* 課題 A
電子機器についての本文を、一字一句変えずに全文書き写すこと。

----------

説明

電子機器

【課題】 アンテナと表示装置とが相互に影響を受けずに、表示装置の表示面積を十分に広くすることができる電子機器を提供する。
【解決手段】 電気光学的に情報を表示する平面型の表示装置14と、この表示装置14の下側に配置された回路基板10と、この回路基板10の下側に配置されたアンテナ15とを備え、回路基板10の上面に、表示装置14に駆動信号を供給するための出力端子24を形成し、この回路基板10の下面に、シールド電極26をアンテナ15に対向させて形成した。従って、回路基板10の出力端子24から表示装置14に駆動信号が供給される際に、その駆動信号によるノイズを回路基板10のシールド電極26によってシールドすることができ、これによりアンテナ15が駆動信号によるノイズの影響を受けることがない。また、表示装置14がアンテナ15によって制約を受けることもないので、表示装置14の表示面積を広くすることができる。

【発明の詳細な説明】
【技術分野】
【0001】
この発明は、電子腕時計などの電子時計や携帯電話機などの電子機器に関し、更に詳しくは表示装置およびアンテナを備えた電子機器に関する。
【背景技術】
【0002】
従来、電子腕時計などの電子機器においては、特許文献1に記載されているように、電気光学的に情報を表示する平面型の表示装置と、この表示装置に下側に配置されて表示装置に駆動信号を供給する回路基板と、表示装置の側方に位置した状態で回路基板の上面に配置されたアンテナとを備えた構成のものが知られている。

----------

* 課題 B
エントリの中から、文字列「tree」を含む行をすべて抜き出して書き写すこと。大文字と小文字は区別する。

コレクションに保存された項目
----------

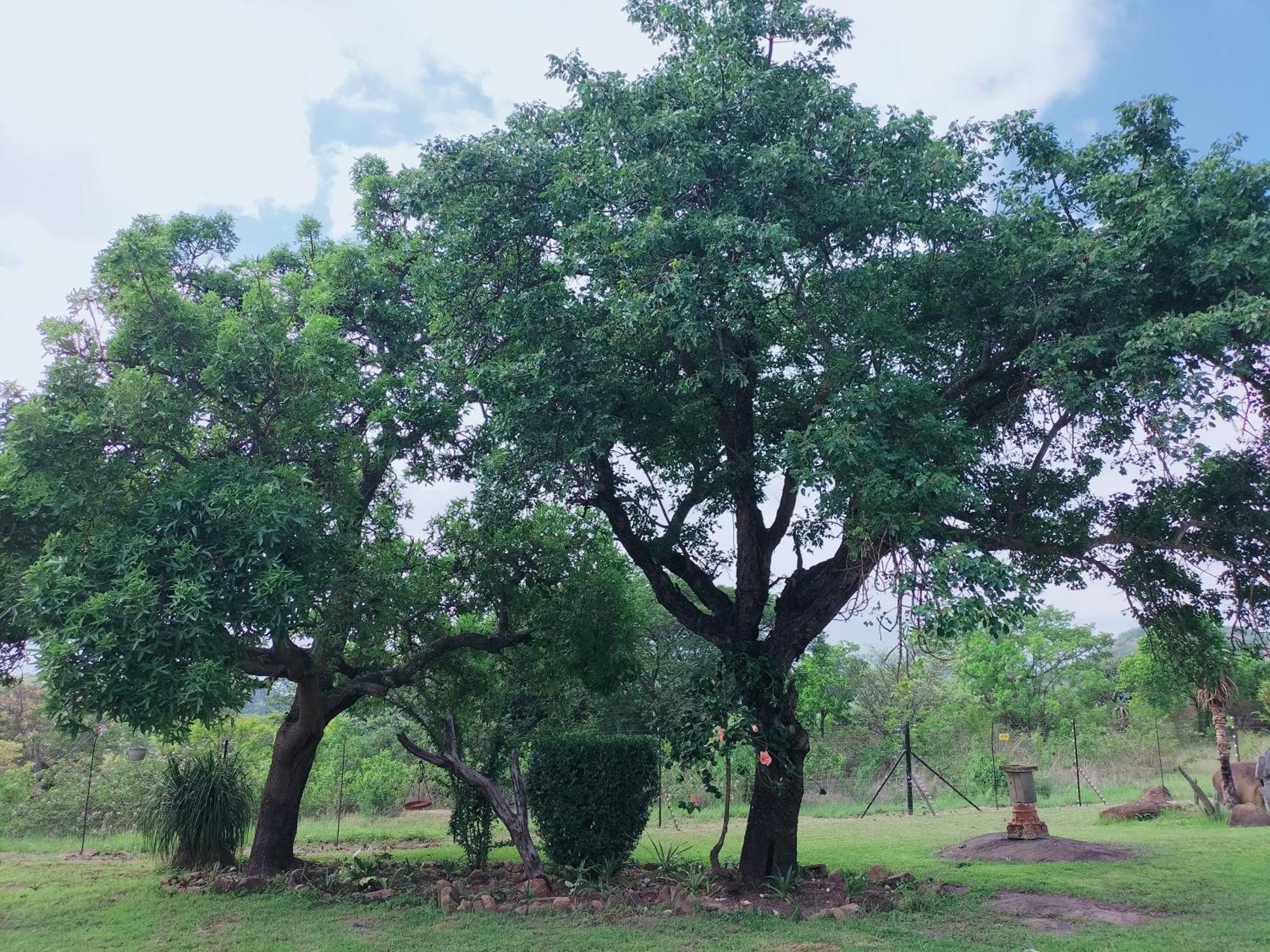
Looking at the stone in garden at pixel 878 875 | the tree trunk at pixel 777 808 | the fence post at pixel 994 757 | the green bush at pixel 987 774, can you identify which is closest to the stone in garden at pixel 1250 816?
the fence post at pixel 994 757

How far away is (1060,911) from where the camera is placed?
763 centimetres

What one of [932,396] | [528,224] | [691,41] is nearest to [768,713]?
[932,396]

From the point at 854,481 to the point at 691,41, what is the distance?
489 centimetres

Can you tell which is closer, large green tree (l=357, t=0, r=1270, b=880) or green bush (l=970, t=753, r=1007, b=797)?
large green tree (l=357, t=0, r=1270, b=880)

----------

* 出力全文 A
説明

電子機器

【課題】 アンテナと表示装置とが相互に影響を受けずに、表示装置の表示面積を十分に広くすることができる電子機器を提供する。
【解決手段】 電気光学的に情報を表示する平面型の表示装置14と、この表示装置14の下側に配置された回路基板10と、この回路基板10の下側に配置されたアンテナ15とを備え、回路基板10の上面に、表示装置14に駆動信号を供給するための出力端子24を形成し、この回路基板10の下面に、シールド電極26をアンテナ15に対向させて形成した。従って、回路基板10の出力端子24から表示装置14に駆動信号が供給される際に、その駆動信号によるノイズを回路基板10のシールド電極26によってシールドすることができ、これによりアンテナ15が駆動信号によるノイズの影響を受けることがない。また、表示装置14がアンテナ15によって制約を受けることもないので、表示装置14の表示面積を広くすることができる。

【発明の詳細な説明】
【技術分野】
【0001】
この発明は、電子腕時計などの電子時計や携帯電話機などの電子機器に関し、更に詳しくは表示装置およびアンテナを備えた電子機器に関する。
【背景技術】
【0002】
従来、電子腕時計などの電子機器においては、特許文献1に記載されているように、電気光学的に情報を表示する平面型の表示装置と、この表示装置に下側に配置されて表示装置に駆動信号を供給する回路基板と、表示装置の側方に位置した状態で回路基板の上面に配置されたアンテナとを備えた構成のものが知られている。

* 出力全文 B
Looking at the stone in garden at pixel 878 875 | the tree trunk at pixel 777 808 | the fence post at pixel 994 757 | the green bush at pixel 987 774, can you identify which is closest to the stone in garden at pixel 1250 816?
Can you tell which is closer, large green tree (l=357, t=0, r=1270, b=880) or green bush (l=970, t=753, r=1007, b=797)?
large green tree (l=357, t=0, r=1270, b=880)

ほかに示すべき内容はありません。